Just about every accessory you’ll need is included. The RT85 comes with a hinged dust cover, RCA interconnects, and a pair of ground cables—a perfect solution if you’re using a phono preamp along with the RT85. Fluance even includes a 45 adapter and a bubble level, so you can make sure the turntable is perfectly level for optimal vinyl playback. From start to finish, I had the RT85 set up and ready to spin up my LPs in mere minutes.
Fluance’s package delivered high-value sound from the first note, with some warm overtones. The RT85 did yeoman’s work in several areas that will give you a good taste of what a high-end turntable can deliver. The midrange clarity and top-end purity especially exceeded my preconceived expectations. Sarah Brightman’s and Michael Crawford’s vocals on Phantom of the Opera were beautifully rendered, with timbral accuracy on tracks like “Angel of Music.” Instrument separation was excellent,with solid imaging and dimensionality as consistent strengths. If a recording contained those cues, the RT85 delivered.
No matter the album or genre, I constantly noted the RT85’s knack for musicality. This turntable exhibited a penchant for engaging me emotionally. On tracks like “The Point of No Return,” the hairs on my arms literally stood on end as I was drawn into the emotion of Ms. Brightman and Mr. Crawford’s vocal tango.
The RT85 was a window into Branford Marsalis’ saxophone prowess. Playing the album Renaissance, the RT85 was a stand-out performer. It did a good job of rendering textures and details, smoothing over some and just failing to resolve other fine musical nuances that seem almost effortless in a high-end rig.
I always use the 180g 45 rpm 2LP set of Dire Straits’ classic, Brothers in Arms, with all my turntable reviews as a final measure of any system’s muster. Among its many attriubutes, this Grammy Award-winning album is known for its spaciousness and dynamics. Needless to say, from the opening track “So Far Away” to the deeply beautiful, “Brothers in Arms,” the RT85 delivered in spades.
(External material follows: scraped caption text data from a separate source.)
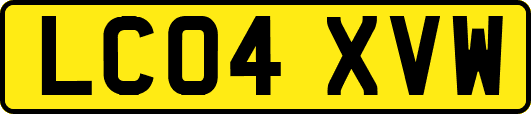 LC04XVW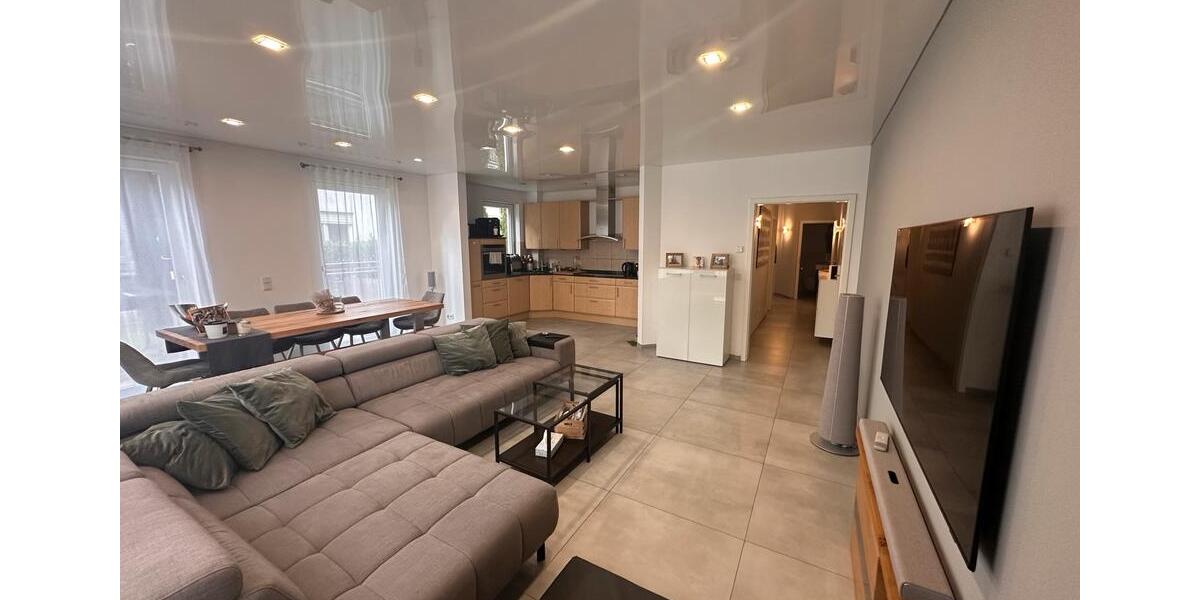 Moderne Eigentumswohnung 4 zimmer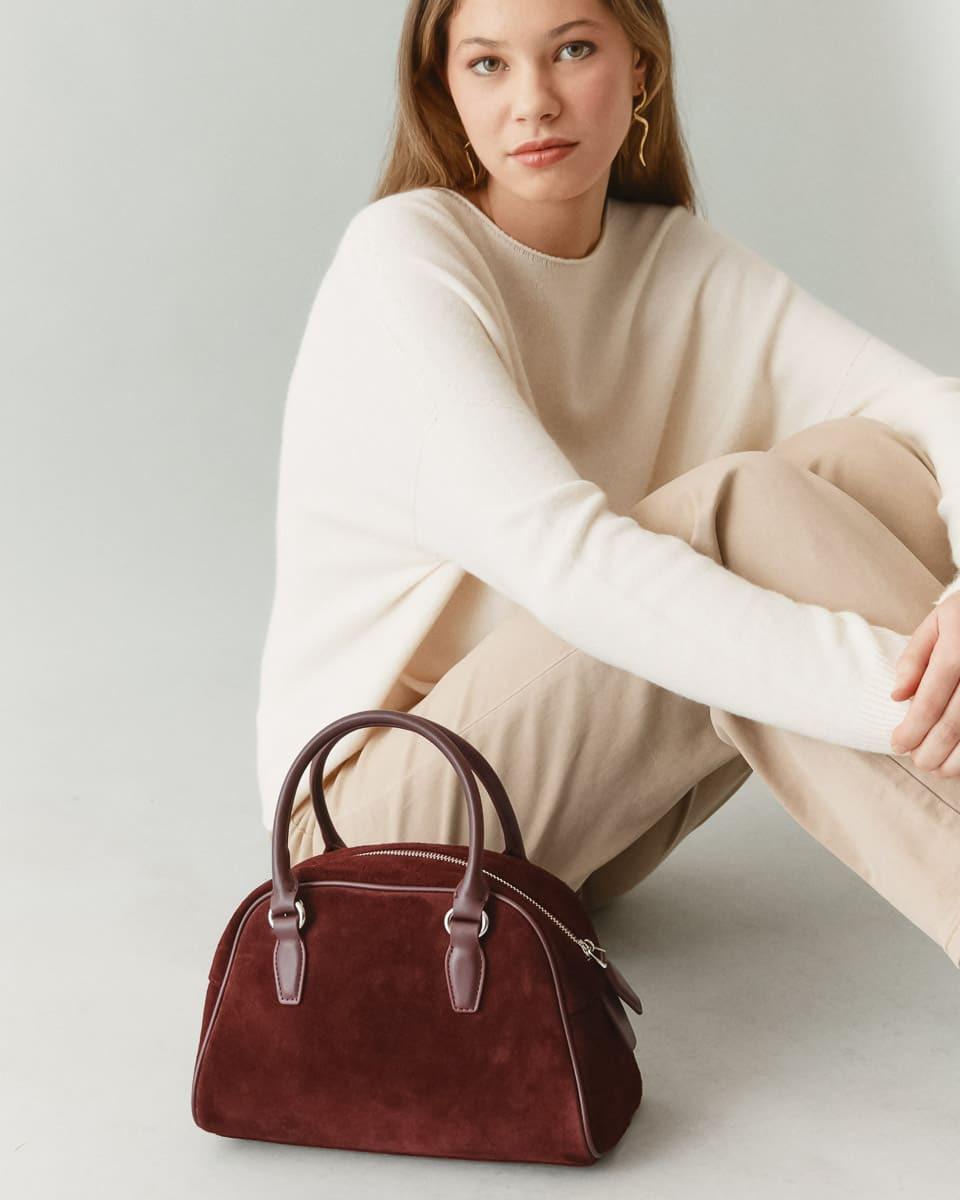 BOLSO PIEL HOMBRO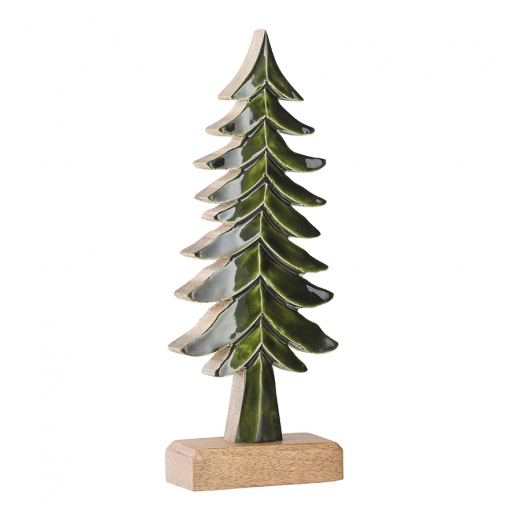 Декор новогодний Fairy tree из коллекции New Year Essential, 30 см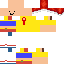 aterNick Minecraft skin preview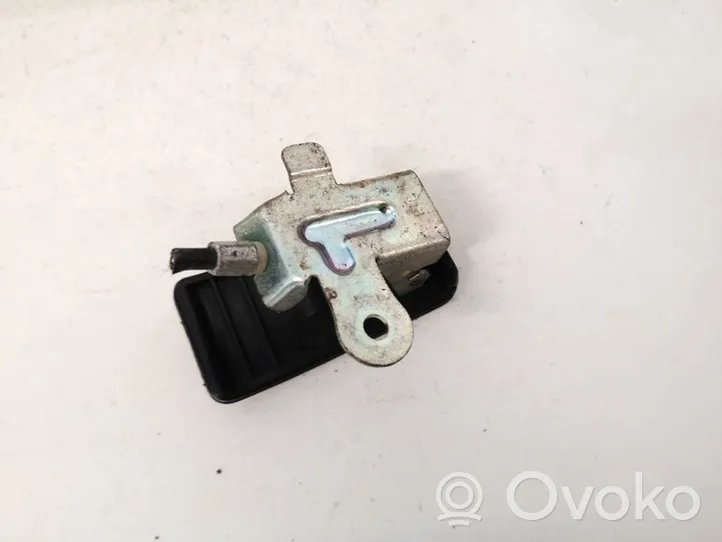 Honda Civic Fuel tank opening switch 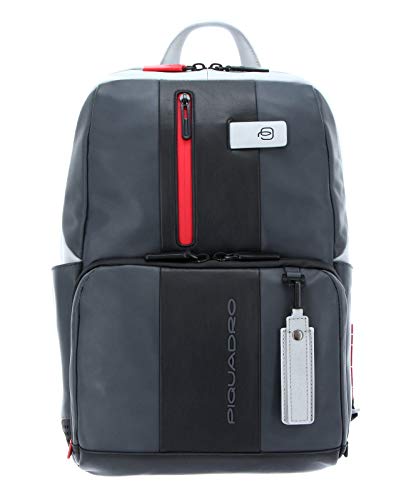 Piquadro Urban Zaino porta pc 13? nero/grigio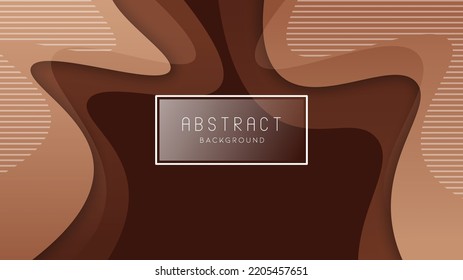 Colorful liquid and geometric background with fluid gradient shapes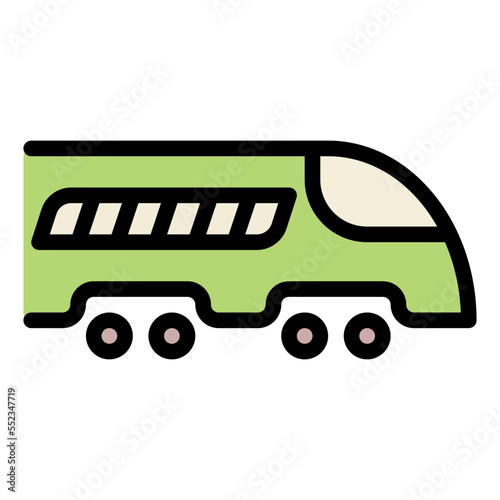 train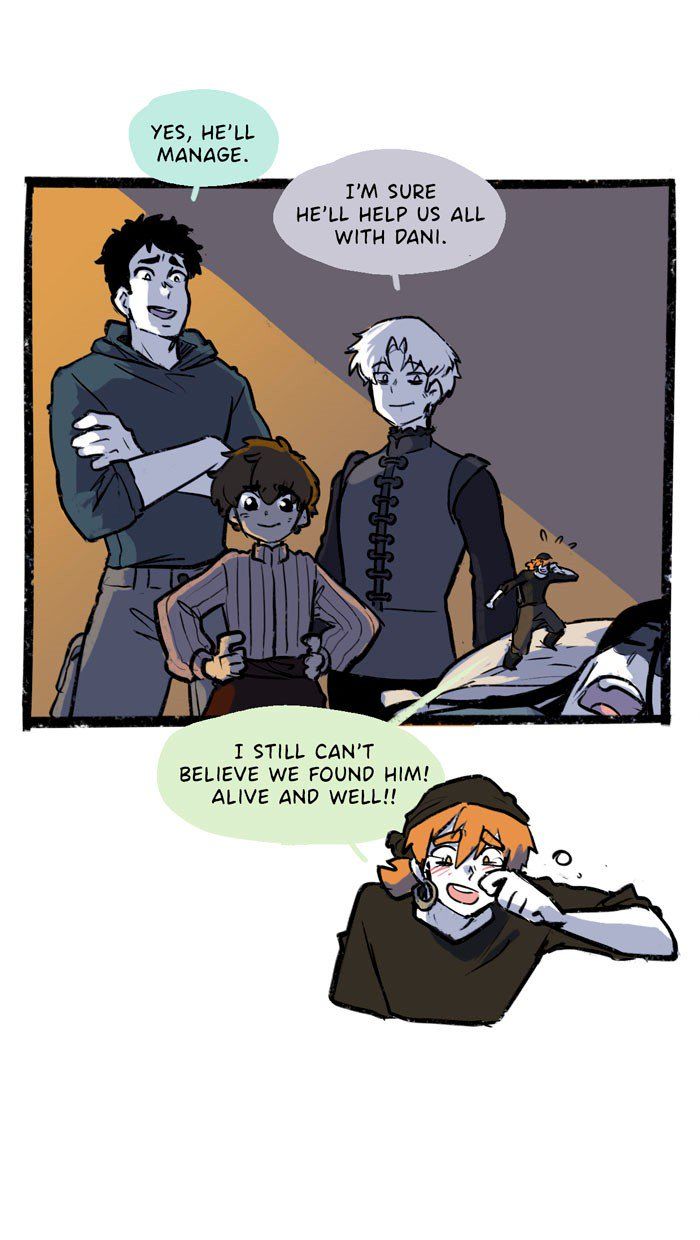 Read Hooky Manga Online
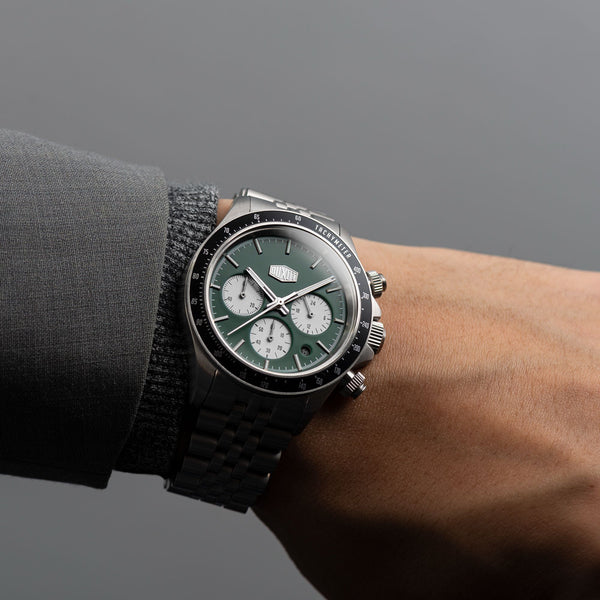 Duxot Accelero Chronograph Green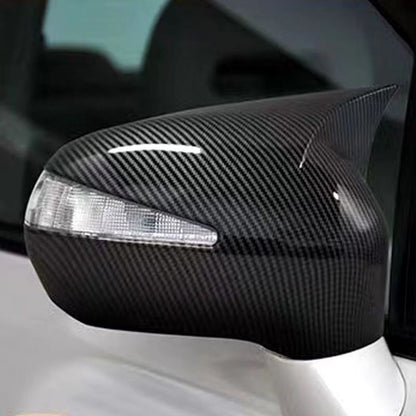 Honda Civic Reborn Side Mirror Batman Covers CF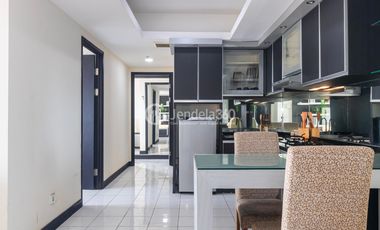 Disewakan Apartemen The Wave tipe 2BR Full Furnished | TWFC044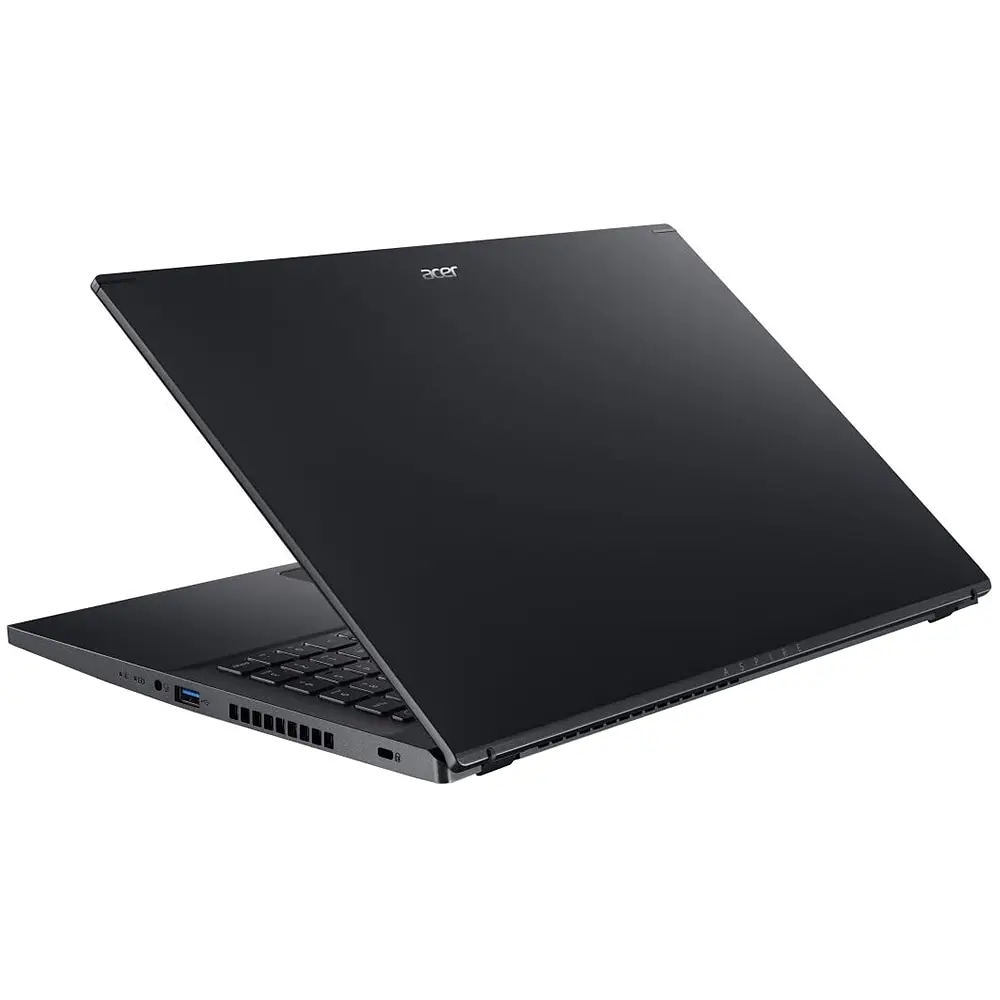 Ноутбук Ігровий ACER Aspire 7 A715-51G-75Q4, Intel Core i7-1260P до 4.7GHz, 15.6" Full HD, 16GB, SSD 1TB, NVIDIA GeForce RTX 3050 Ti 4GB, Free DOS - фото 5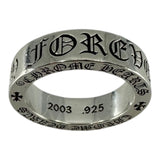 Chrome Hearts Forever Ring 8"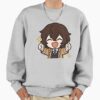 ssrcooversized sweatshirtmens 01heather greyfrontsquare productx1000 19 - Bungo Stray Dogs Shop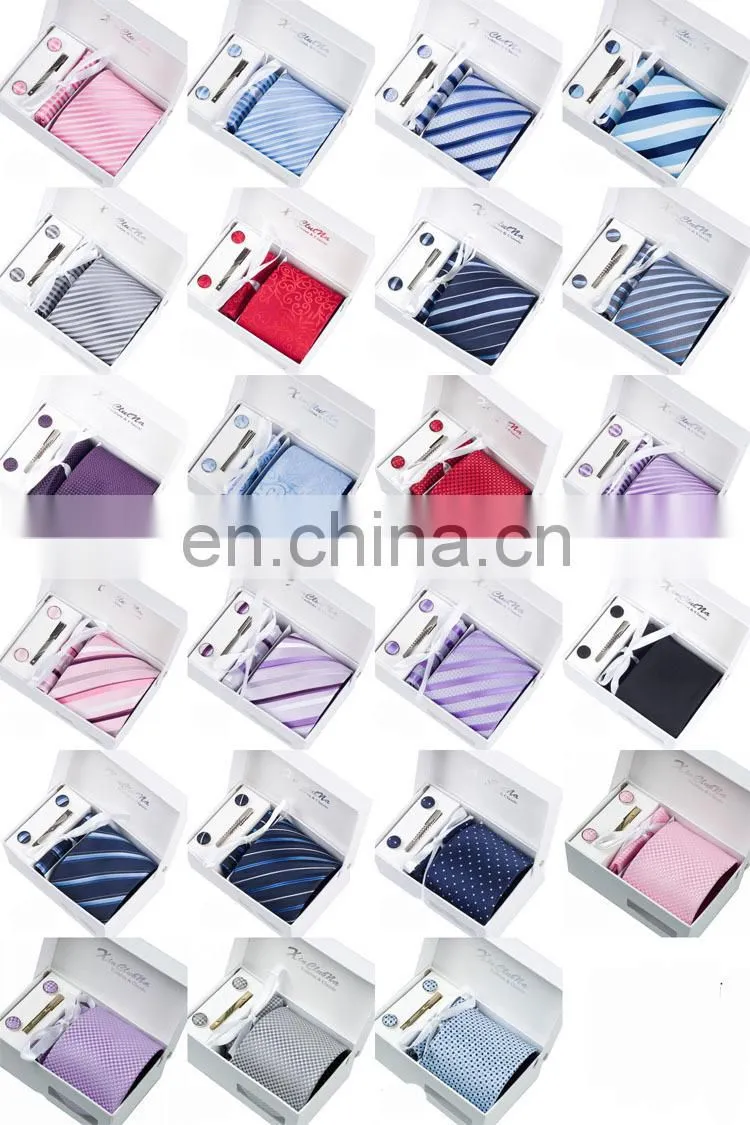 Mens Print Silk Necktie Fabric Neckties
A solid vinyl-playing proposition
Fluance’s RT85 isn’t the company’s first turntable, yet it might very well be its finest. By any measure, the RT85 is an overachiever. From its acrylic platter, Ortofon 2M Blue cartridge, and included accessories, to its genuinely solid performance, the RT85 will have you enjoying high-end sound at a fraction of the price of the competition. If you’re looking to upgrade your current turntable or looking to join in the vinyl party in style, you should put Fluance’s RT85 on your very short list for Christmas. Highly recommended.